Exactly as given, repeat all of the entries.

──────

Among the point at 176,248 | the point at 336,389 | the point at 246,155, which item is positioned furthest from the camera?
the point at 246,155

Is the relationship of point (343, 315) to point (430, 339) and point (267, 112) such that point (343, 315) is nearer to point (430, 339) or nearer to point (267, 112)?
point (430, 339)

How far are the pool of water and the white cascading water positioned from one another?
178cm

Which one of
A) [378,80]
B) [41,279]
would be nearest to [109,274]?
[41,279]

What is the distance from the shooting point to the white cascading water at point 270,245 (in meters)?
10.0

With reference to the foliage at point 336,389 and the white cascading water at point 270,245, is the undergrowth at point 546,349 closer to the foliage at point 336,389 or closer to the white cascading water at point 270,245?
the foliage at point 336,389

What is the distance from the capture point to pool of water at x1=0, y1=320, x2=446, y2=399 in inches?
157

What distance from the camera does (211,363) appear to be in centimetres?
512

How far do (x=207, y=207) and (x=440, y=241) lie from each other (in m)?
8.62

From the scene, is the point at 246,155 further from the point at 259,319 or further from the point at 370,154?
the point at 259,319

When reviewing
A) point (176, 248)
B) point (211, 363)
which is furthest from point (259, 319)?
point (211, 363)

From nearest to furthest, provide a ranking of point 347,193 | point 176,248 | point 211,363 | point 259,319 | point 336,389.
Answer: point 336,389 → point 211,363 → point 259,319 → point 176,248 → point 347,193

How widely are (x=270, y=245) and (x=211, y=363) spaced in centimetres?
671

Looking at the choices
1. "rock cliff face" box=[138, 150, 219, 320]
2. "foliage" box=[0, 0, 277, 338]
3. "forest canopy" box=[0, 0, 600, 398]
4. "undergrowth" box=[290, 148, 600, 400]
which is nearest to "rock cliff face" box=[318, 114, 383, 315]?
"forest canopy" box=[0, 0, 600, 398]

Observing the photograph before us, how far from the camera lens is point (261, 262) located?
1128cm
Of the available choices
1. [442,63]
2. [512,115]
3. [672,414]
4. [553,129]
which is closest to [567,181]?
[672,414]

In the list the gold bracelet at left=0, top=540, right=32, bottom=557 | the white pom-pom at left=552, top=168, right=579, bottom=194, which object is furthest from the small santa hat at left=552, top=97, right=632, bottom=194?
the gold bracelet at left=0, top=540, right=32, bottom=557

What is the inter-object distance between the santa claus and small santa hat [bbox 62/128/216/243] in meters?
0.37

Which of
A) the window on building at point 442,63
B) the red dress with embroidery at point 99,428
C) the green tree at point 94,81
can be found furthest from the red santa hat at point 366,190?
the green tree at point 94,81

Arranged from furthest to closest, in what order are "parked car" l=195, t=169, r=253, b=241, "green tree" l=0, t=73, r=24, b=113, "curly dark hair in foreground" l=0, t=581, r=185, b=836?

──────

:: ANSWER TO THE TASK ::
Among the point at 176,248 | the point at 336,389 | the point at 246,155, which item is positioned furthest from the camera?
the point at 246,155

Is the relationship of point (343, 315) to point (430, 339) and point (267, 112) such that point (343, 315) is nearer to point (430, 339) or nearer to point (267, 112)?
point (430, 339)

How far are the pool of water and the white cascading water positioned from one another?
178cm

Which one of
A) [378,80]
B) [41,279]
would be nearest to [109,274]?
[41,279]

What is the distance from the shooting point to the white cascading water at point 270,245 (in meters)?
10.0

With reference to the foliage at point 336,389 and the white cascading water at point 270,245, is the undergrowth at point 546,349 closer to the foliage at point 336,389 or closer to the white cascading water at point 270,245?
the foliage at point 336,389

What is the distance from the capture point to pool of water at x1=0, y1=320, x2=446, y2=399 in inches?
157

What distance from the camera does (211,363) appear to be in centimetres?
512

How far do (x=207, y=207) and (x=440, y=241) lie from each other (in m)?
8.62

From the scene, is the point at 246,155 further from the point at 259,319 or further from the point at 370,154?
the point at 259,319

When reviewing
A) point (176, 248)
B) point (211, 363)
which is furthest from point (259, 319)?
point (211, 363)

From nearest to furthest, provide a ranking of point 347,193 | point 176,248 | point 211,363 | point 259,319 | point 336,389.
Answer: point 336,389 → point 211,363 → point 259,319 → point 176,248 → point 347,193

How widely are (x=270, y=245) and (x=211, y=363) spaced in centimetres?
671

Looking at the choices
1. "rock cliff face" box=[138, 150, 219, 320]
2. "foliage" box=[0, 0, 277, 338]
3. "forest canopy" box=[0, 0, 600, 398]
4. "undergrowth" box=[290, 148, 600, 400]
which is nearest to "rock cliff face" box=[318, 114, 383, 315]?
"forest canopy" box=[0, 0, 600, 398]

Observing the photograph before us, how far from the camera lens is point (261, 262) located?
1128cm
Of the available choices
1. [442,63]
2. [512,115]
3. [672,414]
4. [553,129]
which is closest to [567,181]?
[672,414]

In the list the gold bracelet at left=0, top=540, right=32, bottom=557 | the white pom-pom at left=552, top=168, right=579, bottom=194, which object is furthest from the small santa hat at left=552, top=97, right=632, bottom=194?
the gold bracelet at left=0, top=540, right=32, bottom=557

What is the inter-object distance between the santa claus and small santa hat [bbox 62/128/216/243] in meters?
0.37

Which of
A) the window on building at point 442,63
B) the red dress with embroidery at point 99,428
C) the green tree at point 94,81
can be found furthest from the red santa hat at point 366,190?
the green tree at point 94,81

Arranged from furthest to closest, in what order are "parked car" l=195, t=169, r=253, b=241, "green tree" l=0, t=73, r=24, b=113, "curly dark hair in foreground" l=0, t=581, r=185, b=836?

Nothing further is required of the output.